De plus en plus d’études visent à comprendre les mécanismes impliqués dans les interactions entre bactéries et microalgues. Cela passe bien souvent par la description des molécules actives intervenant dans ces interactions. C’est le cas par exemple dans l’interaction entre la bactérie algicide Thalassospira sp. ZR-‐2 et le dinoflagellé Karenia
mikimotoi, où la molécule algicide a été décrite comme correspondant à un acide benzoïque
thermostable (Lu et al., 2016). Alors que l’activité de la bactérie algicide Chitinimonas prasina LY03 sur S. trochoidea et A. tamarense est due à une chitinase (Li et al., 2016b). La bactérie
Deinococcus xianganensis Y35 a montré une forte activité algicide contre A. tamarense par
l’intermédiaire de la deinoxanthine, un pigment rouge générant une surproduction de ROS qui endommage la structure des chloroplastes et mitochondries du dinoflagellé (Li et al., 2015). Une étude s’intéressant à l’action mutualiste des bactéries sur le dinoflagellé Lingulodinium
polyedrum a montré que la croissance de cette microalgue dépendait obligatoirement une
source exogène de vitamines B1 et B12, qui pouvait être apporté par des bactéries associées à l’algue (Cruz-‐López & Maske, 2016).

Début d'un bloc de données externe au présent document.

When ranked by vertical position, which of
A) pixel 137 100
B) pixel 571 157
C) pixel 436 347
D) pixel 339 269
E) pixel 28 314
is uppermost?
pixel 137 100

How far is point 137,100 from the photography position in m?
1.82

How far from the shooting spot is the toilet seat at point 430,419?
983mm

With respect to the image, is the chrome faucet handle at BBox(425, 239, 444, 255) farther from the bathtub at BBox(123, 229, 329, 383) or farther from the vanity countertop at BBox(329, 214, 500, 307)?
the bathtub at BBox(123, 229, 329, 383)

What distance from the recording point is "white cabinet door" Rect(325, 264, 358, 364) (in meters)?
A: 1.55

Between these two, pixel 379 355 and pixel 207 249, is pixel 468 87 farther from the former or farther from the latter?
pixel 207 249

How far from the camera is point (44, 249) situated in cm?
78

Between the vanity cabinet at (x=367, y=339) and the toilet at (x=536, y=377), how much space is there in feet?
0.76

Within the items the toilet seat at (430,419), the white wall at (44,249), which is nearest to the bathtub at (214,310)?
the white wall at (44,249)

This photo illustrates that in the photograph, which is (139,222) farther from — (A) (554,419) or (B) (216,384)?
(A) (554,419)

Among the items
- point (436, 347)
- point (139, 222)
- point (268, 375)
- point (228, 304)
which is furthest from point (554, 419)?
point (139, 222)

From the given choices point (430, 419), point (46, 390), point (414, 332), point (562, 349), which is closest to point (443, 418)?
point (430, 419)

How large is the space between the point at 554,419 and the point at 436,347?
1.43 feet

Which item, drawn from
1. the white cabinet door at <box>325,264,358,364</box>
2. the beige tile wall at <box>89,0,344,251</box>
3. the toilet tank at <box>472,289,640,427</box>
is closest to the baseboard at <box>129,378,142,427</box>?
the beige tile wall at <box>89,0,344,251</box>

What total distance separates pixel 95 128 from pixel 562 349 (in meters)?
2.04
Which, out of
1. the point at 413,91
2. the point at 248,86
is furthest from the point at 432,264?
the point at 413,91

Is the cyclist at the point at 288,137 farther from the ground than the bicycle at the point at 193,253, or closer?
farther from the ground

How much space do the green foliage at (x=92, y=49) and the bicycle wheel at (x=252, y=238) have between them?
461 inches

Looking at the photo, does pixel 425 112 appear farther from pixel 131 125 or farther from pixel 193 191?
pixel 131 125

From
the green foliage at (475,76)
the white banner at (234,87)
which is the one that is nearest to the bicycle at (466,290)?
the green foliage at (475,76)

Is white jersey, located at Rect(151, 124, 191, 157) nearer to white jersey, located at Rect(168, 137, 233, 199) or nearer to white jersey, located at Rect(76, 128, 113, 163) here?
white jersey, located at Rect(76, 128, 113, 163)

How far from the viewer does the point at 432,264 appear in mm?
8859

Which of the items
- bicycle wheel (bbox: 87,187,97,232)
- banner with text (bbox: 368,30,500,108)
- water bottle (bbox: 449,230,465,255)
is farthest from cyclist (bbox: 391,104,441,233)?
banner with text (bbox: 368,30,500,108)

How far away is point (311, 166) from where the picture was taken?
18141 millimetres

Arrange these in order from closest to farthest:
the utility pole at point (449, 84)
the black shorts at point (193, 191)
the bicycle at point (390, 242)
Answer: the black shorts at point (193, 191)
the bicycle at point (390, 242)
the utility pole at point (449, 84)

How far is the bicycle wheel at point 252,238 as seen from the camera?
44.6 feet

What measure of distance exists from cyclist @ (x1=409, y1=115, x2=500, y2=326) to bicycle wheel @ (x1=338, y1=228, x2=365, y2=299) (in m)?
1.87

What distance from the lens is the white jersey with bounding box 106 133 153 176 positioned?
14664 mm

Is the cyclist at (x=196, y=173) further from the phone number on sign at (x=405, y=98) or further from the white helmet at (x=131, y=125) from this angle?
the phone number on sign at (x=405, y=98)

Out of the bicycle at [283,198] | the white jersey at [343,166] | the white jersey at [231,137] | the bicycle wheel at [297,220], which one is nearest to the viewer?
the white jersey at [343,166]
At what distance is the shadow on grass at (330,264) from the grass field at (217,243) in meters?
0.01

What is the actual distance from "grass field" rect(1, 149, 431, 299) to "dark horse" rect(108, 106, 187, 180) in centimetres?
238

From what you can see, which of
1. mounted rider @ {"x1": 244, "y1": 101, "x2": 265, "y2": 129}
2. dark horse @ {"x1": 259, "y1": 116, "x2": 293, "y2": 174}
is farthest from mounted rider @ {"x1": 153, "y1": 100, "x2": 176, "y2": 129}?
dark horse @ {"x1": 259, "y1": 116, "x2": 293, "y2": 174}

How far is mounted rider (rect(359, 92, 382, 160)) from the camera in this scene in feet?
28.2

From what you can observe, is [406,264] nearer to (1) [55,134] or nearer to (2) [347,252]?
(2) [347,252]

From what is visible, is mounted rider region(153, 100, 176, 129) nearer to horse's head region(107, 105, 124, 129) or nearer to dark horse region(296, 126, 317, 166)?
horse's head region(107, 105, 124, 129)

Parmi les bactéries majoritairement présentes dans la culture non supplémentée en vitamines et qui seraient donc de potentielles bactéries mutualistes apportant les vitamines à la microalgue, on retrouve les genres Marivita (74,9%),
Pelagibaca (9,1%) et Maricaulis (7,1%).
Le séquençage des génomes de quatre bactéries associées à des dinoflagellés ont été récemment séquencés et a permis de mieux comprendre les interactions existant entre ces organismes (Jeong et al., 2005; Wagner-‐Döbler et al., 2010; Zheng et al., 2015; Zhou et al., 2016). Celle dont le génome a été séquencé en premier est Hahella chejuensis (Gammaproteobacteria), isolée du sédiment marin et capable de tuer le dinoflagellé
Cochlodinium polykrikoides, par l’intermédiaire d’un pigment lytique, la prodigiosine (Jeong et al., 2005). A l’inverse, l’analyse du génome d’une bactérie Dinoroseobacter shibae DFL12
caractère mutualiste des relations entre ces organismes via la biosynthèse de vitamine B12, essentielle à la croissance de l’hôte algal (Wagner-‐Döbler et al., 2010).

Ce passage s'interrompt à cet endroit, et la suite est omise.